Ddl cybersicurezza, scongiurata la crisi con Tel Aviv: quattro emendamenti per evitare il «bando» alle aziende israeliane
Un disegno di legge sulla cybersicurezza che limita l’utilizzo di tecnologie provenienti da Israele, uno dei Paesi più avanzati al mondo in materia di cybersicurezza. Questo sarebbe stato l’epilogo del provvedimento, annunciato dal governo tre mesi fa e, adesso, in discussione alla Camera. E si sarebbe rischiata anche una crisi diplomatica tra Italia e Israele, se non fossero stati presentati quattro emendamenti per estendere ai prodotti delle aziende di Tel Aviv le premialità per l’approvvigionamento di beni e servizi informatici. Nel testo uscito dalle commissioni riunite Affari costituzionali e Giustizia, invece, una via preferenziale negli appalti era prevista solo «per le proposte o per le offerte che contemplino l’uso di tecnologie di cybersicurezza italiane o di Paesi appartenenti all’Unione europea o di Paesi aderenti all’Alleanza atlantica». Israele non è membro della Nato, ma questa modifica nell’ordinamento nascerebbe con un altro obiettivo: escludere Paesi come Russia e Cina dalle operazioni in un settore così delicato. Comunque, i buoni rapporti tra Italia e Israele sembrano salvaguardati: almeno uno tra i quattro emendamenti – due della maggioranza e due dell’opposizione – sarà approvato. E il disegno di legge, firmato dalla presidente del Consiglio, Giorgia Meloni, e dal ministro della Giustizia, Carlo Nodio, dovrebbe vedere la luce prima del G7 di metà giugno, in Puglia.

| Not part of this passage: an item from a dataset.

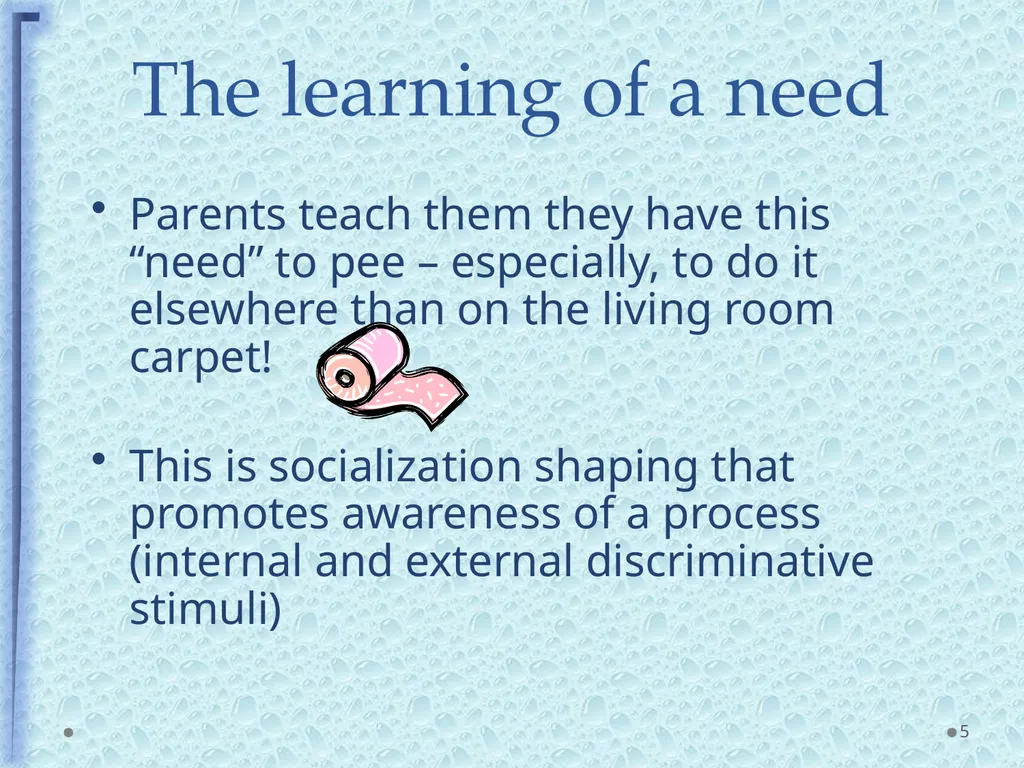 The learning of a need

• Parents teach them they have this “need” to pee – especially, to do it elsewhere than on the living room carpet!

• This is socialization shaping that promotes awareness of a process (internal and external discriminative stimuli)

5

Le accuse di censura della magistratura
Scongiurata la crisi diplomatica, si prevedono diverse polemiche nel percorso di approvazione del disegno di legge. Perché se il testo, nei suoi intenti, è condiviso anche dalle opposizioni, ci sono alcuni elementi che hanno fatto gridare alla censura della magistratura. Per Debora Serracchiani, responsabile Giustizia del Partito democratico, un passaggio del provvedimento sarebbe «un grimaldello per controllare dal buco della serratura le indagini delle procure». L’attacco della Dem è rivolto all’emendamento, approvato con il parere favorevole del governo, del deputato di Azione Enrico Costa. La modifica stabilirebbe che, in occasione delle ispezioni presso gli uffici giudiziari, sia verificato il rispetto delle prescrizioni di sicurezza negli accessi alle banche dati in uso. Andrea Casu, anche lui del Pd, domanda come sia possibile «garantire più sicurezza a invarianza finanziaria? Significa che le risorse saranno tolte da un’altra parte. È un paradosso: i Comuni dovranno tagliare dagli asili nido per la cybersicurezza? Bisogna mettere in campo un complesso di risorse adeguate. Noi abbiamo fatto delle proposte, rifiutate finora dal governo: sfuggire alla necessità di dare a questi oneri una copertura è preoccupante e problematico».
I limiti per le indagini dei magistrati
La questione è stata sollevata anche dal Movimento 5 stelle. In discussione generale, il deputato Pasqualino Penza fa notare la mancanza di stanziamenti correlati al disegno di legge. «Non si può pensare di affrontare questo provvedimento senza un investimento adeguato. L’Italia, nel rapporto Pil e cybersicurezza, ha solo lo 0,12% mentre gli Usa lo 0,34% e il Regno Unito lo 0,29%. Come al solito noi siamo fanalino di coda». Dal Senato, invece, la grillina Sabrina Licheri denuncia lo svilimento delle possibilità investigative dei magistrati. «Le notizie di questi giorni che trapelano dall’indagine ligure, ci spingono alla massima cautela e attenzione sui possibili inquinamenti tra politica e interessi privati.L’emergere dei fatti è stato possibile solo grazie alle intercettazioni e all’uso dei trojan. E, proprio oggi, alla Camera sarà presentato un ordine del giorno per vietare l’uso dei trojan nelle indagini per casi di corruzione. È inaccettabile, così si rischia di impedire alla magistratura di fare suo lavoro.Questo governo dimostra una volta di più di voler asservire ai propri interessi un organo dello Stato la cui indipendenza è garantita dalla nostra Costituzione».